Cases of COVID-19 are declining in many parts of Canada, but experts say those early positive signs are dependent on widespread restrictions.
Quebec, now under a province-wide curfew, has seen new cases decline. Ontario
has showed 10 consecutive declines in its seven-day average, a metric that helps to spot long-term trends compared to daily numbers that can spike up and down.
Caroline Colijn, an infectious disease modeller at Simon Fraser University, said most of the provinces seem to be declining.
“Ontario’s kind of uncertain, Saskatchewan’s growing still or again, but the rest are kind of flat or declining,” said Colijn, who also holds a Canada Research Chair in mathematics for evolution, infection and public health.
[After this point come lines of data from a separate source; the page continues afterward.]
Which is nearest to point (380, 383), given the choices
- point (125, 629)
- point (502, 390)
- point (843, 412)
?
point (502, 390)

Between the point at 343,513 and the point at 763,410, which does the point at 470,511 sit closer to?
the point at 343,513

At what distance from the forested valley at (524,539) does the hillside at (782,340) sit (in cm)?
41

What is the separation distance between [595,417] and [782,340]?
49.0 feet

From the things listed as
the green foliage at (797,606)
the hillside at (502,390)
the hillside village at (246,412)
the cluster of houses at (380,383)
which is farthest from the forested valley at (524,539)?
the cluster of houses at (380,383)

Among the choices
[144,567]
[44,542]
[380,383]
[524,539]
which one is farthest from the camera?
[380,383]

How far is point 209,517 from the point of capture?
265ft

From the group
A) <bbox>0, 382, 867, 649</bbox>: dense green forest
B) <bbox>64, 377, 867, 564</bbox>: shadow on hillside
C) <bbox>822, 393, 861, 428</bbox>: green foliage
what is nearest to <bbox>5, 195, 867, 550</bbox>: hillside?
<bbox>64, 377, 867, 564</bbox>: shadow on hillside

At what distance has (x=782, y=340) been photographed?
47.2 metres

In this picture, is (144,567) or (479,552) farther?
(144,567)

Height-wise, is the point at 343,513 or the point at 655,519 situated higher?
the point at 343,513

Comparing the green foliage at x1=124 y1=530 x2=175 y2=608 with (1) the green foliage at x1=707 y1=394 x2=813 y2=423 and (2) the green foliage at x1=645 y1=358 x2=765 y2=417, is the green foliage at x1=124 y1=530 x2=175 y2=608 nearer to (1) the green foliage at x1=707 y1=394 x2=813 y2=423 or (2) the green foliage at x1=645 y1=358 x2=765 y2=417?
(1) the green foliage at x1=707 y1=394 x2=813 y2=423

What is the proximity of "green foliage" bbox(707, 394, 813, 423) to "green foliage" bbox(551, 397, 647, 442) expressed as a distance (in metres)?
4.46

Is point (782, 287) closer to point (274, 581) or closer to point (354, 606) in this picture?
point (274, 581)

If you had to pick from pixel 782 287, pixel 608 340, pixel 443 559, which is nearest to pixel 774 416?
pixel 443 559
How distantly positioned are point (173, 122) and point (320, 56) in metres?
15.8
“That’s the first decline we’ve seen in Quebec and Ontario for quite a while,” she said. “In our models, it looks like a genuine decline.”
More tools needed
In B.C., for example, Colijn said the epidemic is stabilizing with strict measures such as telling people not to socialize outside their household.
But Colijn fears Ontario’s stay-at-home order, Quebec’s curfew and restrictions in other provinces aren’t solutions that people can sustain for months.
If people don’t limit their number of contacts with others then cases will start to climb again until vaccinations reach the general population.
“Unless we want to do this for six months, we do need to be thinking about throwing other tools that we have available at this problem.”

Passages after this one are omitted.